Hi Jan,
        My responses in-line. Thank you for the response!
                                                        -Clay

On Mon, 14 Jun 2010, Jan Damborsky wrote:

Hi Clay,


On 06/10/10 11:06 PM, [email protected] wrote:
Hi Jan,
I'm concerned about sc_conv.ksh, it would be good to add a comment what it's doing exactly and is this expected to be run on the AI client or AI server, at least for anyone stumbling across it.

I agree - I have added comment section to the beginning of the script -
could you please take a look at that comment and let me know if
it might appropriate clarify the purpose of this script ?
The updated webrev is available at
http://cr.opensolaris.org/~dambi/bug-15723-cr/
Delta webrev
http://cr.opensolaris.org/~dambi/bug-15723-cr-delta/

Your comment helps one understand the script quite a bit! Thank you. I'm concerned that sc_conv.ksh is not applicable for running on the server due to the concerns cited below.

As far as utilizing XSLT for SC manifest conversion, while I can see
that XSLT is the solution for manipulating XML files in CUD,
I am not convinced that moving to XSLT in sc_conv.ksh is the right thing
to do at this point. sc_conv.ksh is tied to the existing infrastructure
which is going to be removed and replaced with the new one, thus I am
not sure it is worth to invest that effort.
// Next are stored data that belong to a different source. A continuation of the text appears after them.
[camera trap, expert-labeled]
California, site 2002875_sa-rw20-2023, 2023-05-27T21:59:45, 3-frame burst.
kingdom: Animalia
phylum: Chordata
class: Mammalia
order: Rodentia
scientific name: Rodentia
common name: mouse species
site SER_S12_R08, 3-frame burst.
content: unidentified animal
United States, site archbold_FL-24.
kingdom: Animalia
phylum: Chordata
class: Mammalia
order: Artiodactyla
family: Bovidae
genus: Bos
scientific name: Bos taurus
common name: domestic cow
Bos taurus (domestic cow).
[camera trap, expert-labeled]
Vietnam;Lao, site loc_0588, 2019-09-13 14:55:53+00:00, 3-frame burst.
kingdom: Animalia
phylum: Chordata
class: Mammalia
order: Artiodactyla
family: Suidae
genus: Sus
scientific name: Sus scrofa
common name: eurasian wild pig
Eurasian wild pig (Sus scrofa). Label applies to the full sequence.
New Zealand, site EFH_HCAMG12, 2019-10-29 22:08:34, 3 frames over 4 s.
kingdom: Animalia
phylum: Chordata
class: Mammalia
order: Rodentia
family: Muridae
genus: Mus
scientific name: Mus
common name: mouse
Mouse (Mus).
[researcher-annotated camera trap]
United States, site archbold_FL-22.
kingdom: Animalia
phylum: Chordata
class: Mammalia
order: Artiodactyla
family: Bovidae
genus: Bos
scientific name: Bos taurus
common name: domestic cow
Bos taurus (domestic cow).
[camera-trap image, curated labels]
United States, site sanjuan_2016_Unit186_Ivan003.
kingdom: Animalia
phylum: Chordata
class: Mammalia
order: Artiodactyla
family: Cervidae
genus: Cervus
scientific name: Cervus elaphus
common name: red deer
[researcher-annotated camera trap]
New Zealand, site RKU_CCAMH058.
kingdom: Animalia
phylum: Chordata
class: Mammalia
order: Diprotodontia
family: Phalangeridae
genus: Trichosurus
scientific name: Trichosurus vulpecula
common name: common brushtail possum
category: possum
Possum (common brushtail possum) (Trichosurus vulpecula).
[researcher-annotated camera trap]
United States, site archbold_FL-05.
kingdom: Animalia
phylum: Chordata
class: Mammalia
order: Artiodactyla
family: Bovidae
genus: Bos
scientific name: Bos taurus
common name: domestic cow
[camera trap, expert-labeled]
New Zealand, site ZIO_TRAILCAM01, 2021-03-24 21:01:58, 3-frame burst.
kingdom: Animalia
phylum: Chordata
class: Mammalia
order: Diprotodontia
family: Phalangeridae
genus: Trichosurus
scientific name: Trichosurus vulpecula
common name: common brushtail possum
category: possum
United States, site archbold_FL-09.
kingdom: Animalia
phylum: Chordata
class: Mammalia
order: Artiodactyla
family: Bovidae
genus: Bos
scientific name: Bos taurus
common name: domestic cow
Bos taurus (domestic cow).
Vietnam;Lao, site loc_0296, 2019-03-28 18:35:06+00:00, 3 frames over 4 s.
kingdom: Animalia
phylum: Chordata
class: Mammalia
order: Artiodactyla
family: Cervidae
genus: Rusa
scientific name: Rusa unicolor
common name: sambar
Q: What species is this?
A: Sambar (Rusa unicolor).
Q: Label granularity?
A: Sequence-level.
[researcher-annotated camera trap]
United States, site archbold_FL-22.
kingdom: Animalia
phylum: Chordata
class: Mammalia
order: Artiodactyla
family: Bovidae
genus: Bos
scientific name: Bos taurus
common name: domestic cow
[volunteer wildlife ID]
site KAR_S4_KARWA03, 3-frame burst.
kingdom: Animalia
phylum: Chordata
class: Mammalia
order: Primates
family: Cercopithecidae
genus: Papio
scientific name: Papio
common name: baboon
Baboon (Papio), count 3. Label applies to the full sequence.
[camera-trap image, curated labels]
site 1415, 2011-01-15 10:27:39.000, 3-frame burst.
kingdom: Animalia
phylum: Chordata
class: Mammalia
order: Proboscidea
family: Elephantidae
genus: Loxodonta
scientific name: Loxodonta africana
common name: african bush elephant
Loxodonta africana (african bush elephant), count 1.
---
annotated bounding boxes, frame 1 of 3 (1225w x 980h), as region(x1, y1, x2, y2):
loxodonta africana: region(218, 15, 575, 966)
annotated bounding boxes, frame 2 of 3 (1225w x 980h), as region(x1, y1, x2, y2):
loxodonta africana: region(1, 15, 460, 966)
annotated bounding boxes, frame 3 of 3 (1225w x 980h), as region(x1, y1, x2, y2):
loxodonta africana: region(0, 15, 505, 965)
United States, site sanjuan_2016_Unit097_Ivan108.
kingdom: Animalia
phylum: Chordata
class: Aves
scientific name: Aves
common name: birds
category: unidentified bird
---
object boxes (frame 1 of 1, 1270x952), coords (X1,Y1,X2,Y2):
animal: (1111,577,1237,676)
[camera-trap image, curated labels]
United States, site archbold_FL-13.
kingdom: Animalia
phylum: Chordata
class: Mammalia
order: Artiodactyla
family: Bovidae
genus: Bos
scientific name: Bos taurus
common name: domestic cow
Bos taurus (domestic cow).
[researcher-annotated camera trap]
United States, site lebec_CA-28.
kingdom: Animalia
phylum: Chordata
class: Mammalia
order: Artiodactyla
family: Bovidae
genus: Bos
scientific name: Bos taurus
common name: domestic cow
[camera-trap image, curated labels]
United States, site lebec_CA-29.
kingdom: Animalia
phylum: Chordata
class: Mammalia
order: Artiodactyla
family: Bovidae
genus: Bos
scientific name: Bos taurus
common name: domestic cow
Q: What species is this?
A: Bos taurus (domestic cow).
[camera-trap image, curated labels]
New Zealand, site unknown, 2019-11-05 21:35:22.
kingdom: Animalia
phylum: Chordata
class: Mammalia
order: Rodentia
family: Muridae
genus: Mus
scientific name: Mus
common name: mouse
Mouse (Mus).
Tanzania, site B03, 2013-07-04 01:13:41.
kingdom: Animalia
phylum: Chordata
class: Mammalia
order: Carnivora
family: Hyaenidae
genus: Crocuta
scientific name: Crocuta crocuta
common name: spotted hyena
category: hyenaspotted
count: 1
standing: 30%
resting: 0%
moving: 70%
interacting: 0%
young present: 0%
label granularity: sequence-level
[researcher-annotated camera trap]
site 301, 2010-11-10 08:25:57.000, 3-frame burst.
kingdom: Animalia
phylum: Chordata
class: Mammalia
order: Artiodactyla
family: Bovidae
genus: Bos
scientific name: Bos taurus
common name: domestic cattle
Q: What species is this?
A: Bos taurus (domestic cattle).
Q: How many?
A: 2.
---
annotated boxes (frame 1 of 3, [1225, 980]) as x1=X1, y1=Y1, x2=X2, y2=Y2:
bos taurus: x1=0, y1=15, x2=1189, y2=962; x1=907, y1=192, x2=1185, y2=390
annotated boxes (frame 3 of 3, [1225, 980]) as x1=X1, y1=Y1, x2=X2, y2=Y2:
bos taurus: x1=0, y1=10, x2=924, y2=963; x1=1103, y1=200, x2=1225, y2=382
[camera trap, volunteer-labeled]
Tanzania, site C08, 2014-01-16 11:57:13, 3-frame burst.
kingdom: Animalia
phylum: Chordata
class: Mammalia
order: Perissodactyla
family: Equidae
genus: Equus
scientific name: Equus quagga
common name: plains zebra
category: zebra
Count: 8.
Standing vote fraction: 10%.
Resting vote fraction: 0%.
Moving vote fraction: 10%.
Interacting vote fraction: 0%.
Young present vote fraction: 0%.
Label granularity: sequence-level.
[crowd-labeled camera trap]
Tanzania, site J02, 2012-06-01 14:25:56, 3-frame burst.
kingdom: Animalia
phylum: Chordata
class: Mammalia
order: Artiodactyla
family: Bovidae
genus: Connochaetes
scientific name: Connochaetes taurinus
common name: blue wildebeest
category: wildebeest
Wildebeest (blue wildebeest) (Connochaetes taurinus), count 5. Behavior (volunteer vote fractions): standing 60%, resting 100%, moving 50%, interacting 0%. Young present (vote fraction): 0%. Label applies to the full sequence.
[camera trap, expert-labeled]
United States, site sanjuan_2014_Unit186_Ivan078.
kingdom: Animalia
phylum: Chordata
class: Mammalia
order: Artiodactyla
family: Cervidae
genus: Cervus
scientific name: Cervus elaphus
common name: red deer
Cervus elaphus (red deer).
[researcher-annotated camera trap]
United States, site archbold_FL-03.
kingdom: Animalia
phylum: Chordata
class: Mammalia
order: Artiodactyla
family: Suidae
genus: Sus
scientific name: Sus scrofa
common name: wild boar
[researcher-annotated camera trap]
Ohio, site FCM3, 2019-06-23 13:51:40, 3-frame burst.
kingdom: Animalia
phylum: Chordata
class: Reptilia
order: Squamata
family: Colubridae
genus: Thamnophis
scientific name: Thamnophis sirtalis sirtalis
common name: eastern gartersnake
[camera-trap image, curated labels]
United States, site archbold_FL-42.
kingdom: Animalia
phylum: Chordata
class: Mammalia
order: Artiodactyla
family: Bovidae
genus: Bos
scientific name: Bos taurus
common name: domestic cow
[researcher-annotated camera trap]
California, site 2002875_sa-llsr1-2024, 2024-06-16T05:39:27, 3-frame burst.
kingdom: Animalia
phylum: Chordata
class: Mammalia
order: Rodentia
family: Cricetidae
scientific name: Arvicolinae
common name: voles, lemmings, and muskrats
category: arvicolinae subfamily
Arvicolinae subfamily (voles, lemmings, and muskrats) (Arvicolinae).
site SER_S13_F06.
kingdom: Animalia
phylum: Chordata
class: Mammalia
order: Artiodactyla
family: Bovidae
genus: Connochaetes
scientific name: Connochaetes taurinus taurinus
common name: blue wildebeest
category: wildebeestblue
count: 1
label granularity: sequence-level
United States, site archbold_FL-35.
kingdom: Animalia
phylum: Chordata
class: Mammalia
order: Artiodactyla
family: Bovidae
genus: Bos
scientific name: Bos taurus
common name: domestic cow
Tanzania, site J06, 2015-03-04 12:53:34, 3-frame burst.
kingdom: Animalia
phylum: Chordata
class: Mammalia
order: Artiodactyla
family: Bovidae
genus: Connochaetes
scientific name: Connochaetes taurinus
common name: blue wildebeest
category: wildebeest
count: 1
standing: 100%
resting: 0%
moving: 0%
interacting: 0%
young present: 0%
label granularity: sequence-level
Why not to introduce
XSLT integrated with new CUD effort after it is fully exercised ?

The main reason to use XSLT is that it is XML compliant. For example, sc_conv.ksh breaks on the test case I provide called "sc.xml"[1] which publish-manifest(1) will happily accept from an admin.

If sc_conv.ksh is only to be used on the AI client than regular expressions and expecting a certain formatting to the XML is okay (as publish-manifest should somewhat reorder the XML on output[2]) but otherwise XML can be quite free-form with regards to whitespace and value ordering and it seems sc_conv.ksh breaks in these cases.

[1]: test-case which sc_conv.ksh fails on
http://cr.opensolaris.org/~clayb/SC_using_XSLT/test_cases/sc.xml

[2]: another test-case which sc_conv.ksh fails on (duplicate type and
     name attributes for the description element) which is post
     publish-manifest(1):
http://cr.opensolaris.org/~clayb/SC_using_XSLT/test_cases/default_reorder.xml

Also, looking at XSLT version, it is unnecessarily complex given
its goal. sc_conv.ksh is mostly targeted to the admins who will use it
to convert existing SC manifests. sc_conv.ksh in current form is
easy to understand which I believe is the advantage in case
some minor modifications are desired.

I see sc_conv's regular expressions to be very painful to catch possible errors in (certainly I've picked on a few but I might be missing more), versus reading the XSLT expressions from convert.xslt. XSLT is a nice formalized way for dealing with XML versus regular expressions which are highly nasty to correctly handle XML and quite complex.

I don't believe folks should need to modify the scripts we provide but I believe the extra verbosity of an XSLT stylesheet allows for far more ease of modification, in the unlikely event it is necessary.

I can see that this might be a good exercise to give XSLT a try,
but I would like to treat that separately, since XSLT is not something
we have appropriately exercised yet, thus might constitute the risk
I believe is not worth to undergo in this particular case.
If it seems plausible, do you think I could file separate bug for this ?

I believe xsltproc(1) which can use convert.xslt -- part of libxml2 has had far more users than our code and further the W3C has ratified XSLT 1.0 which we are here using; again the W3C XSLT standard has very likely had far more users than any code we've written for slim_source. Lastly, empirical testing shows the XSLT conversion to do as expected.

To be honest, I don't understand your concern about polluting our
gate with another shell script given the fact that it will be removed
when no longer needed (as soon as AI/DC manifest rework is integrated).

I would like to see us work towards our goals at all times and not just occasionally. Code live far longer than expected more often than not (e.g. why is libspmi still in our gate? ;) )

Please let me know what you think.

My parting thoughts would be that we should go with the expected, industry technology now and not later. That I believe, would be XSLT.